In an updated complaint against the New Georgia Project, a voter registration group that Abrams founded, and an affiliated organization, the New Georgia Project Action Fund, commission staff say the groups raised $4 million and spent $3 million before the 2018 election and should have registered as a political committee and publicly disclosed the contributions and expenditures.
The commission staff says the groups hired canvassers, passed out literature, promoted Abrams’ candidacy and solicited contributions. If the commission finds the groups illegally failed to disclosure the contributions and expenditures, it could lead to the largest ethics fine in state history, based on the amounts involved.
But New Georgia Project lawyers have filed a response saying the nonprofits’ donations were not earmarked for political activity and were used for operating expenses for the groups. The canvassing, they said, was done as a subcontractor for a pro-Abrams political committee and not subject to disclosure by the New Georgia Project Action Fund.
Those expenditures were disclosed by the political committee that hired the New Georgia Project Action Fund, they added.
As nonprofits, the lawyers said, the primary purpose of the New Georgia Project and the New Georgia Project Action Fund is not influencing election outcomes and the groups are not required to file state paperwork to report contributions and expenditures, as a political action committee or independent committee is legally bound to do.
The groups’ lawyers also said most of the allegations were time-barred — the commission had taken too long to hear the case and the statute of limitations had run out on the allegations.
If so, that is partly due to a lengthy court battle between the commission and the groups over subpoenaed bank records.
“This was always a political fishing expedition,” Lauren Groh-Wargo, Abrams’ campaign manager, said in describing the long-running case last year.
The investigation began in 2019 after the commission hired David Emadi, an aggressive Douglas County prosecutor, to become the commission’s executive secretary. The Atlanta Journal-Constitution reported at the time that Emadi had been a Kemp donor. He quickly began issuing subpoenas seeking bank records and other documents from Abrams’ campaign and affiliated groups.

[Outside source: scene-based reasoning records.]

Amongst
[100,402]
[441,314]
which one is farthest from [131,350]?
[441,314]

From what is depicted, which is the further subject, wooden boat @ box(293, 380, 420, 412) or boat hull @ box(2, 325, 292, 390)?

While Emadi was accused of partisanship, many of the questions he raised came out of campaign report audits that commission staffers did well before he took office. Staffers had accused the previous executive director of sitting on the findings.
The commission under Emadi quickly began looking into whether Abrams’ campaign illegally coordinated its efforts with nonprofits supporting her bid for governor. Georgia law prohibits independent groups from coordinating with candidates.
Abrams’ camp says it has provided thousands of documents to the commission and that the panel was seeking records that either didn’t exist or should have no bearing on its case.
One of the groups involved in the investigation, Gente4Abrams (People for Abrams), was fined $50,000 by the state ethics commission in 2020 for failing to report what it spent to help her win the Democratic primary in 2018.
Gente4Abrams (People for Abrams) spent $240,000 for canvassing, social media posts, and print and radio advertising to help Abrams win the primary but didn’t report what it spent or where it got the money to pay for those efforts, the commission said.
The group later registered with the state and reported spending about $685,000 more to help the Democrat in her unsuccessful general election campaign against Kemp.
Since its inception in the early 1990s, politicians have griped about complaints being filed with the ethics commission — which regulates campaign finance laws — for partisan purposes. Many of the purely partisan election-year complaints wind up being dismissed by the commission or result in minor penalties, but they often get headlines.
Members of the panel, and sometimes staff, are used to being criticized as partisans.
Kemp appointed a longtime donor to the commission in April. However, until recently, the commission also had a member who donated to Abrams’ campaigns.
Under state law, the governor appoints three members — only two of whom can be from his party — and Senate leaders and the House speaker get the other two appointments.
So in a state such as Georgia, where the governor and General Assembly leaders are all Republicans, one party is always going to dominate the appointments to the panel. The same was true in the 1990s and early 2000s, when Democrats ran the Statehouse.
At Monday’s hearing, the commission will decide whether there is probable cause to believe that the nonprofits violated campaign finance laws, the initial step in the process. If, following another hearing, the groups are found to have violated the law, the commission could impose a fine and require them to file as political entities and disclose what they raised and spent.